私の身長は175cmなので、カタログ上はMかLか分かれるところですが、これは実車にまたがってみて、フィーリングがあう、Mに決めました。

結構悩んだので、多分、Lの方でも馴れれば問題はなかったと思います。いずれにしろ、納得するまで実車を乗り比べて選ぶことができるのはリアル店舗の大きなメリットだと思います。

実車の納品は確か1-2週間後だったと思います。納品日にお店に行くと、セッティングはほぼ完了していて、最終的なサドルの位置調整(高さ、前後、角度)などをしてもらいました

仏式バルブは初めてだったので、専用の空気入れを購入し、使い方を教えてもらいました。標準ではスタンドが付いていないので、オプションで付けてもらいました。

そのまま、新車に乗って帰ったんですが、夜だったし、やはり乗り慣れてないので、めちゃくちゃ怖かったことを覚えています。
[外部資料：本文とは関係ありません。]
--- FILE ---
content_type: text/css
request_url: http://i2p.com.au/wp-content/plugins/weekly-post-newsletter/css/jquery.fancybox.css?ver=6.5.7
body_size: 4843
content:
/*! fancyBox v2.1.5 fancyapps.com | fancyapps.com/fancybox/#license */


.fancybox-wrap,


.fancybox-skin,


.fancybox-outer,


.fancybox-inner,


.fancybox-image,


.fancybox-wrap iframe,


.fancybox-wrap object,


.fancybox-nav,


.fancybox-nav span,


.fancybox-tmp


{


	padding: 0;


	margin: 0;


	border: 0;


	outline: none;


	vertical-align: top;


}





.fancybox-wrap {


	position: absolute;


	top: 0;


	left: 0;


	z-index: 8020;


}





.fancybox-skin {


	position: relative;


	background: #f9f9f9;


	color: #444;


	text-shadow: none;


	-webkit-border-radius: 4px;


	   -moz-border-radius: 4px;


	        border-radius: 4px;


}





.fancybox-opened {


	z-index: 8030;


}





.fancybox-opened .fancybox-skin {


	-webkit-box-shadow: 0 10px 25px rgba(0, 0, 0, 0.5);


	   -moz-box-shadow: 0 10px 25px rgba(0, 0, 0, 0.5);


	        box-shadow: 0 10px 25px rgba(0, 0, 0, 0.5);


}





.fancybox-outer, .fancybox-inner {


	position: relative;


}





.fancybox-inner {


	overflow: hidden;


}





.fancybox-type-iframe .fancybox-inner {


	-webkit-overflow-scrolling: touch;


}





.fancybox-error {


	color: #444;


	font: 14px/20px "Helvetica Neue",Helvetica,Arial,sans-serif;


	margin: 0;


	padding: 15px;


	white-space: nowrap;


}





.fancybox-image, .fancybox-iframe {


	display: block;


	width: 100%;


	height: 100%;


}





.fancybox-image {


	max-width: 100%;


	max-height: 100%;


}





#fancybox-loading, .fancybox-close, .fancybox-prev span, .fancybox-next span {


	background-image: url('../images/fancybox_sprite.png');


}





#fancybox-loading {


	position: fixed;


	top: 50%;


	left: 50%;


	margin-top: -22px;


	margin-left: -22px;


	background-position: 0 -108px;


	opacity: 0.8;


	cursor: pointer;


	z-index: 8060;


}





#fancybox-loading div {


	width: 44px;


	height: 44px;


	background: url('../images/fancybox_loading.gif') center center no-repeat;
購入後の1か月点検はしてもらいましたが、その後、この店舗は閉店してしまいました。現在は困ったことがあれば近所のリアル店舗で見てもらっています。親切・丁寧で大変お世話になっております。


最後に

確かにネット通販は安い価格が魅力的ですし、量販車にはないオリジナルなものをオーダーできるところもあります。

しかし過度な激安には理由がありますし、たとえ良心的なネットショップだったとしても偶発的なトラブルが無いとは限りません。初心者の方は特に注意が必要です。

組み立てや調整などは、近くのリアル店舗でお願いする方法もあります。ネット通販のメリットを活かしつつ、リアル店舗のサービスもうまく活用していけるといいですね。

ただし、あくまでも近所のお店にお願いできるのは調整や修理です。通販店舗に対するクレーム・交渉などはやってくれませんので、自分で何とかするしかありません。そうしたリスクは理解しておくべきです。


冒頭の店員さんが言っていたように、特に初心者さんの場合は、私もリアル店舗での購入をおすすめします。

あれやこれや相談しながら、自分に合った一台を購入される方が、最初の段階でつまずくことも少なく、いろんな意味で安心です。購入価格だけでなく長い目で見たメリットがあるのではないかと思います。


今回は以上です。
最後までお読みくださり、ありがとうございました。